The UK must build a more flexible power grid to ensure energy security and avoid spiralling costs of green energy.
New research has found “very strong evidence” that adding intermittent electricity such as wind and solar power into the grid, without flexibility, will cost “much higher than they need to be”.
The UK Energy Research Centre (UKERC) is therefore calling on government to “act urgently” on increasing flexibility to avoid costs escalating.
It found additional costs intermittent renewables impose of the electricity system are “relatively modest” and said those studies which found significantly higher costs usually related to inflexible systems or “where very little system re-optimisation was assumed”.
Targets for renewable energy are said to have increased significantly since 2006 across the world and low carbon sources are expected to be deployed at a much larger scale than expected, therefore increasing the urgent need for grid flexibility.

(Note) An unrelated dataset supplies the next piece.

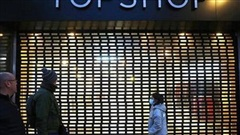 Sự sụp đổ đã được đoán định của Topshop và bài học cho các nhãn hàng thời trang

Dr Rob Gross, Co-author of the report said: “The conversation we have every winter, which is only about whether we have enough spare capacity to keep the lights from going out, is the wrong question.
“What we should be asking instead is not just how many power stations we need but whether they’re the right kind of power stations to keep the system flexible enough.”
A government spokesperson said: “We’re committed to building a secure, affordable and clean energy system that is fit for the 21st century, that’s why we launched a Call for Evidence in November with a view to address new challenges.”
Energy regulator Ofgem previously said local electricity network operators must be more flexible when responding to requests for connections.